[PATCH] nvme-tcp: print correct opcode on timeout and error handling

Thu Mar 9 01:10:21 PST 2023

>> Sagi,
>>
>> On 3/8/23 03:06, Sagi Grimberg wrote:
>>>
>>>> In timeout and error handling, various information is reported about the
>>>> command in error, but the printed opcode may not be correct
>>>>
>>>> The opcode is obtained from the nvme_command structure referenced by the
>>>> 'cmd' member in the nvme_request structure.
>>>> (i.e. nvme_req(req)->cmd->common.opcode)
>>>>
>>>> For the nvme-tcp driver, the 'cmd' member in the nvme_request structure
>>>> points to a structure within the page fragment allocated by
>>>> nvme_tcp_init_request().  This page fragment is used as a command
>>>> capsule
>>>> PDU, and then may be reused as a h2c data PDU, so the nvme_command
>>>> referenced by the 'cmd' member has already been overwritten.
>>>>
>>>> To fix this problem, when setting up the nvme_command, keep the
>>>> opcode in
>>>> a newly added member in the nvme_tcp_request and use that instead.
>>>
>>> I'm wandering if we should just not reuse the cmd pdu for a subsequent
>>> data pdu...
>>>
>>> It will take more space allocated per request (up to a few MBs for lots
>>> of requests and controllers)...
>>>
>>> but will prevent from propagating this to nvme core...
>>>
>>
>> Is there a way we can do this without increasing the memory usage ?
> 
> The data pdu has to go somewhere.

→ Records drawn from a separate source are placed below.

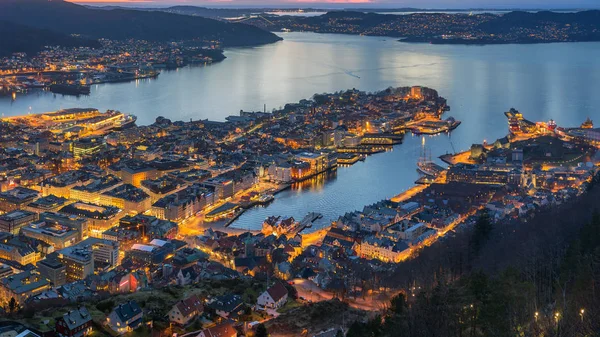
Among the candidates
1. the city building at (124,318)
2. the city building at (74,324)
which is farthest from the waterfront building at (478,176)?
the city building at (74,324)

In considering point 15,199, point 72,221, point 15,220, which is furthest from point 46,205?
point 72,221

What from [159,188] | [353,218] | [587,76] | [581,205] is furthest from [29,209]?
[587,76]

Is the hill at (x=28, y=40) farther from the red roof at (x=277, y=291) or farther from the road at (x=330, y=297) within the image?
the red roof at (x=277, y=291)

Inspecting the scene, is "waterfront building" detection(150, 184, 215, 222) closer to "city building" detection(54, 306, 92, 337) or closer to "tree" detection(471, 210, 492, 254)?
"tree" detection(471, 210, 492, 254)

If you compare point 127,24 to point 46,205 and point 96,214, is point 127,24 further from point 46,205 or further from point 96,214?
point 96,214

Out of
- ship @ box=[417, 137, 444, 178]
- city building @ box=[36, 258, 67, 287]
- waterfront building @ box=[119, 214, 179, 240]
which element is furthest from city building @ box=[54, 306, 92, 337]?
ship @ box=[417, 137, 444, 178]

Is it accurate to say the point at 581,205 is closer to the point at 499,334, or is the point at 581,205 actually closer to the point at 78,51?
the point at 499,334

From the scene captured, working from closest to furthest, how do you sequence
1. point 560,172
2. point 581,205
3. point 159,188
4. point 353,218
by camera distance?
point 581,205 < point 353,218 < point 159,188 < point 560,172
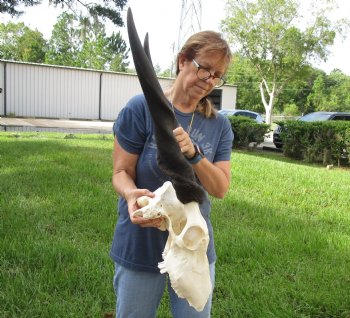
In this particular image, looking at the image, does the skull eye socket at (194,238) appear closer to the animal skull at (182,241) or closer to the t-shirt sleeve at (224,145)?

There doesn't appear to be another free area
> other than the command pdu, so if that's off limits to preserve the original
> sqe, then more memory is needed.

If I take a somewhat extreme calculation, where a host has 16 
controllers, 128 queues of depth 128 for each I end up with additional
6MB, which is not insignificant for a driver...

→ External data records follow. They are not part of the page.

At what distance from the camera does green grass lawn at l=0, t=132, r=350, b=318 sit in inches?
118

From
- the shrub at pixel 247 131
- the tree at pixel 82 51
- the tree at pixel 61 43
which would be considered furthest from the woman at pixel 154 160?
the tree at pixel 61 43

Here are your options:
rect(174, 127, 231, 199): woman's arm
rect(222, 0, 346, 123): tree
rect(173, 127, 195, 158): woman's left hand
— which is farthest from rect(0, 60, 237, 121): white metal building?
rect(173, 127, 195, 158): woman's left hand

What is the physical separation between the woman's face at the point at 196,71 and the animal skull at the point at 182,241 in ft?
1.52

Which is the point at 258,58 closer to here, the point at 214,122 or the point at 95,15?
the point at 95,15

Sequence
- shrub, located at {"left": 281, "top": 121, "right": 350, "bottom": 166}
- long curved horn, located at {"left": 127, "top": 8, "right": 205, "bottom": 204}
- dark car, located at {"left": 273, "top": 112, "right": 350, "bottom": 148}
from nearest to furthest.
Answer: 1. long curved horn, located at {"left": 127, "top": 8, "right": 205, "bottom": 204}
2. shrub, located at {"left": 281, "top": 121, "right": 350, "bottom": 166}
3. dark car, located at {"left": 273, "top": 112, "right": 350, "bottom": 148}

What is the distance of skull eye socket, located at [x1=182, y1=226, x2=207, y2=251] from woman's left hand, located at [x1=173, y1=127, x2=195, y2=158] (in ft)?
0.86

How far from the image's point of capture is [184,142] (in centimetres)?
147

We could go with the original proposal of storing just the opcode, but
it then propagates to the core...

Or...

The cmd pdu has a size of 72 bytes (header + 64 byte command), perhaps
we can still reuse the same PDU space but rather take the last 24 bytes
of the cmd pdu?

Something like:
--
+static inline void *nvme_tcp_req_cmd_pdu(struct nvme_tcp_request *req)
+{
+       return req->pdu;
+}
+
+static inline void *nvme_tcp_req_data_pdu(struct nvme_tcp_request *req)
+{
+       /* use the pdu space in the back for the data pdu */
+       return req->pdu + sizeof(struct nvme_tcp_cmd_pdu) -
+               sizeof(struct nvme_tcp_data_pdu);
+}
+
  static inline size_t nvme_tcp_inline_data_size(struct nvme_tcp_request 
*req)
  {
         if (nvme_is_fabrics(req->req.cmd))
@@ -613,7 +625,7 @@ static int nvme_tcp_handle_comp(struct 
nvme_tcp_queue *queue,

  static void nvme_tcp_setup_h2c_data_pdu(struct nvme_tcp_request *req)
  {
-       struct nvme_tcp_data_pdu *data = req->pdu;
+       struct nvme_tcp_data_pdu *data = nvme_tcp_req_data_pdu(req);
         struct nvme_tcp_queue *queue = req->queue;
         struct request *rq = blk_mq_rq_from_pdu(req);
         u32 h2cdata_sent = req->pdu_len;
@@ -1035,7 +1047,7 @@ static int nvme_tcp_try_send_data(struct 
nvme_tcp_request *req)
  static int nvme_tcp_try_send_cmd_pdu(struct nvme_tcp_request *req)
  {
         struct nvme_tcp_queue *queue = req->queue;
-       struct nvme_tcp_cmd_pdu *pdu = req->pdu;
+       struct nvme_tcp_cmd_pdu *pdu = nvme_tcp_req_cmd_pdu(req);
         bool inline_data = nvme_tcp_has_inline_data(req);
         u8 hdgst = nvme_tcp_hdgst_len(queue);
         int len = sizeof(*pdu) + hdgst - req->offset;
@@ -1074,7 +1086,7 @@ static int nvme_tcp_try_send_cmd_pdu(struct 
nvme_tcp_request *req)
  static int nvme_tcp_try_send_data_pdu(struct nvme_tcp_request *req)
  {
         struct nvme_tcp_queue *queue = req->queue;
-       struct nvme_tcp_data_pdu *pdu = req->pdu;
+       struct nvme_tcp_data_pdu *pdu = nvme_tcp_req_data_pdu(req);
         u8 hdgst = nvme_tcp_hdgst_len(queue);
         int len = sizeof(*pdu) - req->offset + hdgst;
         int ret;
@@ -2281,7 +2293,7 @@ static enum blk_eh_timer_return 
nvme_tcp_timeout(struct request *rq)
  {
         struct nvme_tcp_request *req = blk_mq_rq_to_pdu(rq);
         struct nvme_ctrl *ctrl = &req->queue->ctrl->ctrl;
-       struct nvme_tcp_cmd_pdu *pdu = req->pdu;
+       struct nvme_tcp_cmd_pdu *pdu = nvme_tcp_req_cmd_pdu(req);
         u8 opc = pdu->cmd.common.opcode, fctype = pdu->cmd.fabrics.fctype;
         int qid = nvme_tcp_queue_id(req->queue);

@@ -2320,7 +2332,7 @@ static blk_status_t nvme_tcp_map_data(struct 
nvme_tcp_queue *queue,
                         struct request *rq)
  {
         struct nvme_tcp_request *req = blk_mq_rq_to_pdu(rq);
-       struct nvme_tcp_cmd_pdu *pdu = req->pdu;
+       struct nvme_tcp_cmd_pdu *pdu = nvme_tcp_req_cmd_pdu(req);
         struct nvme_command *c = &pdu->cmd;

         c->common.flags |= NVME_CMD_SGL_METABUF;
@@ -2340,7 +2352,7 @@ static blk_status_t nvme_tcp_setup_cmd_pdu(struct 
nvme_ns *ns,
                 struct request *rq)
  {
         struct nvme_tcp_request *req = blk_mq_rq_to_pdu(rq);
-       struct nvme_tcp_cmd_pdu *pdu = req->pdu;
+       struct nvme_tcp_cmd_pdu *pdu = nvme_tcp_req_cmd_pdu(req);
         struct nvme_tcp_queue *queue = req->queue;
         u8 hdgst = nvme_tcp_hdgst_len(queue), ddgst = 0;
         blk_status_t ret;
--

This way we can still abuse the pdu space without allocating additional
24 bytes per request, and live with it until it bothers something else?

Thoughts?